A team of six engineers from the North South University of Bangladesh has developed a program that can automatically diagnose malaria using a smartphone presented with a segmented blood smear image. This approach has potential to overcome the need for expensive equipment and highly trained personnel for malaria diagnosis in resource-limited settings. If patient samples, so-called blood smears, are imaged using a mobile phone and microscope, then the app can analyse the images for the presence of malaria parasites.
Writing in the journal Diagnostics, the developers explain that “the model can work independently in the mobile app without needing Internet connection and can help an individual without any technical expertise to detect malaria parasites from the blood smear”.

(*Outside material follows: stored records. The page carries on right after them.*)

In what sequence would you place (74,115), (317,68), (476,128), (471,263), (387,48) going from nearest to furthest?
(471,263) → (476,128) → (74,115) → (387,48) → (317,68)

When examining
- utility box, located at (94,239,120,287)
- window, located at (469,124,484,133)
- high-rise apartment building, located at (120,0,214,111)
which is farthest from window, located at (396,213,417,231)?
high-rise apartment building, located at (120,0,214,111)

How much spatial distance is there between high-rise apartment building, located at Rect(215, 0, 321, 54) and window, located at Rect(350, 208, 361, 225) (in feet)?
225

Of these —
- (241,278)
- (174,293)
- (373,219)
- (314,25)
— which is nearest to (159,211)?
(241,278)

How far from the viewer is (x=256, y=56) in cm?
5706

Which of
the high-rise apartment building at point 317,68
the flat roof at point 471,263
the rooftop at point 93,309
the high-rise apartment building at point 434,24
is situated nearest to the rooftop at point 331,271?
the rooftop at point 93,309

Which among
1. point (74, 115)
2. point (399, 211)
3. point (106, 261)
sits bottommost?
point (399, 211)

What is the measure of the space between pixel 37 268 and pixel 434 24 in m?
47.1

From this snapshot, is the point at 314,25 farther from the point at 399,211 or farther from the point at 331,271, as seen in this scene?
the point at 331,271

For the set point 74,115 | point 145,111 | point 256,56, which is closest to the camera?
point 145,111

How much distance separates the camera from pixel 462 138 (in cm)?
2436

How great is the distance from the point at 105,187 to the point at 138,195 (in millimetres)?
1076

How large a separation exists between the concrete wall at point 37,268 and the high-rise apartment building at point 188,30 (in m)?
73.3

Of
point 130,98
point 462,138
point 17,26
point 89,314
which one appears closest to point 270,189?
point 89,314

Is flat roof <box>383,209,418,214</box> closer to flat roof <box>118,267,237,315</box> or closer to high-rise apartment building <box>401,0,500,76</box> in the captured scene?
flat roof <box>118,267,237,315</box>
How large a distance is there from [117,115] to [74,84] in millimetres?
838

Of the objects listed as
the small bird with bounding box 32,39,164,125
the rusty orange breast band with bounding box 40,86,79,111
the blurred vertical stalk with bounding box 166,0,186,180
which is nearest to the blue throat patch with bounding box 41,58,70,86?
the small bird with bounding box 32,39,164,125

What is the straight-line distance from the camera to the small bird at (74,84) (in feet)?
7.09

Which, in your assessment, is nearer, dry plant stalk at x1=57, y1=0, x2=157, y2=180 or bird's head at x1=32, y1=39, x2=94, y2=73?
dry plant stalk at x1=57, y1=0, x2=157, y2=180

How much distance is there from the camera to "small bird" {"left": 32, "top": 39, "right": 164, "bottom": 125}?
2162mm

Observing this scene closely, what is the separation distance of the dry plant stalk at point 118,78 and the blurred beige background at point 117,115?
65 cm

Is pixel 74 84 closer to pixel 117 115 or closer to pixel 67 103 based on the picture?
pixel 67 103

The research team developed 10 computational models and evaluated their computational requirements, as well as their accuracy, precision, sensitivity and specificity. Some of the models were trained using autoencoder, a type of artificial neural network used to learn in an unsupervised manner how to detect patterns while disregarding noise. These autoencoder-trained models were the smallest in size at just 73 KB (less than Whatsapp). Such computational efficiency enables automatic diagnosis to be performed on low-cost smartphones.
From computational heavy to lightweight
In 2019, engineers from the US had already developed a neural network that could achieve automatic malaria diagnosis. However, their model was too computationally intensive to work on smartphones or in a web browser. The new model by Faizullah Fuhad and his colleagues requires over 4 million times less processing capacity than the previous model while maintaining very high classification accuracy. The team from Bangladesh demonstrated functionality both offline on mobile phones, as well as online in a web application.
The researchers used a public dataset containing 27,558 images of red blood cells from 150 infected and 50 healthy patients to train the model. The images were taken by placing a smartphone on a conventional light microscope (available from approximately £100). Afterwards, the developers tested the model on a different public dataset, confirming the model’s robust performance.
The pros and cons of diagnosis methods
Currently, malaria can be diagnosed from clinical symptoms such as fever, or by polymerase chain reaction (PCR), rapid diagnostic test (RDT) or microscopy. As clinical diagnosis and PCR require laboratory settings, the other two methods, RDT and microscopy, are most commonly used for malaria diagnosis today.
RDT is a powerful tool, using a test strip similar to a pregnancy test. However, this method has some shortcomings compared with microscopy. It is less sensitive, more expensive and affected by heat and humidity. Also, RDT can neither quantify parasite density nor identify the species of parasite causing the infection. Microscopy is therefore the best available technique, but unfortunately requires highly trained personnel. The new smartphone app developed by Fuhad and colleagues should overcome this limitation.